ただ、だいぶお酒を召しているように感じたのでもうそろそろ止めた方がいいのではないかと感じた。からん、と氷が溶ける音が静かに響く。

「きみが望むならそれでも構わない。僕も、表面上とはいえ夫婦円満な方がなにかとやりやすいと思うしね。……でも、きみはそれを望まない。違う?」

「……私が望めば、陛下は私を愛していらっしゃるように振る舞う、と……そう仰せなのですか?」

陛下の言葉を噛み砕いて、私なりに理解を進めて問い返すと、彼は僅かに目を見開いた。
そして、少し沈黙した後、なにか言おうと口を開いて──ふ、と自嘲にも似た笑みを浮かべた。
そして、前髪をかきあげるようにして額に手を当てて、彼は言った。

「はぁー……。

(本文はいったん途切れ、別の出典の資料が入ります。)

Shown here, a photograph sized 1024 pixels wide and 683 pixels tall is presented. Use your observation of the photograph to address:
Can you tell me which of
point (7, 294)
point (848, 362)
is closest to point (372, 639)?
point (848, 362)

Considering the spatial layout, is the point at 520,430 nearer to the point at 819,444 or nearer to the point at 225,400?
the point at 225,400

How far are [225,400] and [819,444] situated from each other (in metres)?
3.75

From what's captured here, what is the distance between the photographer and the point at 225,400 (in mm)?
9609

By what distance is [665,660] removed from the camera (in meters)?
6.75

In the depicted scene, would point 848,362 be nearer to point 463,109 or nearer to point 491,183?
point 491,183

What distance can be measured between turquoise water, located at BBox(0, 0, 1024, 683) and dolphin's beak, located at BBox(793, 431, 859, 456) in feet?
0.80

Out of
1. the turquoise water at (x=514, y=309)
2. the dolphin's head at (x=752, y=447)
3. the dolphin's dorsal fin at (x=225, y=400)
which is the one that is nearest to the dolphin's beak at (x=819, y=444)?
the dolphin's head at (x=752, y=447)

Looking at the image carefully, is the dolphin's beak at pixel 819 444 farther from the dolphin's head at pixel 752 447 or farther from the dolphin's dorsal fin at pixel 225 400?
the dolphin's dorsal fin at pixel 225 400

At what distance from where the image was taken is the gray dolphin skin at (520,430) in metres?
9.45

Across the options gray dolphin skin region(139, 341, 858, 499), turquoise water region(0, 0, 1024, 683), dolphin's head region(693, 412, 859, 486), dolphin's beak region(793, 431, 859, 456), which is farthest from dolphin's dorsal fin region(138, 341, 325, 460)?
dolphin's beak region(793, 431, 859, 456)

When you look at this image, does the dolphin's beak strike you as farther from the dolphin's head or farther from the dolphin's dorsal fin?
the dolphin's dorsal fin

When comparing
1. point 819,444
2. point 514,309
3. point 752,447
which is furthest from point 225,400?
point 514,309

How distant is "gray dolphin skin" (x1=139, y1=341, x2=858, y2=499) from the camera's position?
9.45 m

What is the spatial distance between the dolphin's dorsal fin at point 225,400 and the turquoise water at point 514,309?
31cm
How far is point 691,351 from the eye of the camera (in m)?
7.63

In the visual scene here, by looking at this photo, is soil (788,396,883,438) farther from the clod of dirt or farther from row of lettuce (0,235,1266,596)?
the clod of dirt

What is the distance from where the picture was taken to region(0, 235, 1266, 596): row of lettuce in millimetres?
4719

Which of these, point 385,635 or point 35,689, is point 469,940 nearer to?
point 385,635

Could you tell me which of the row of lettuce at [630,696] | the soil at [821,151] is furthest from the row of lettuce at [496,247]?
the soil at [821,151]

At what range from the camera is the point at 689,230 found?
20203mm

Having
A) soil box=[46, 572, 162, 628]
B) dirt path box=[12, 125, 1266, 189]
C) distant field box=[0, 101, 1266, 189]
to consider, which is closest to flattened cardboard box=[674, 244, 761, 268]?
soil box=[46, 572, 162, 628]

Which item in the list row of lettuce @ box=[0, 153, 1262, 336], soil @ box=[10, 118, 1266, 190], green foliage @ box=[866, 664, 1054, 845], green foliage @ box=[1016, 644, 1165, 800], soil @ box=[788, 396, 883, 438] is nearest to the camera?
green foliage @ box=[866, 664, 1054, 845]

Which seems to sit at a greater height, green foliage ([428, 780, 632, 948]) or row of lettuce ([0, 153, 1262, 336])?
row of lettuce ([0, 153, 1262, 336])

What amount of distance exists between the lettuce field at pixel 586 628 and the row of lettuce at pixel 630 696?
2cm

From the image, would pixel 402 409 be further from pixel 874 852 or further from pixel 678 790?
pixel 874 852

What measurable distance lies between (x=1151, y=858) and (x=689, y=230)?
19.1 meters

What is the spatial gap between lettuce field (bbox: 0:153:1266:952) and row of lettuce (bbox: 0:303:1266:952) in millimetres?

……いや、うん。そういうことかも」

「……??」

「つまりね、エレメンデール。きみは、偽りの僕と、本物の僕、どちらがいい?それを聞きたかったんだ」

「…………」

だいぶ酔ってらっしゃる……のでは?
私はそう思ったが、口には出さなかった。
彼が寝酒を嗜むのも、酔っ払った姿を見せるのも、初めてだったから。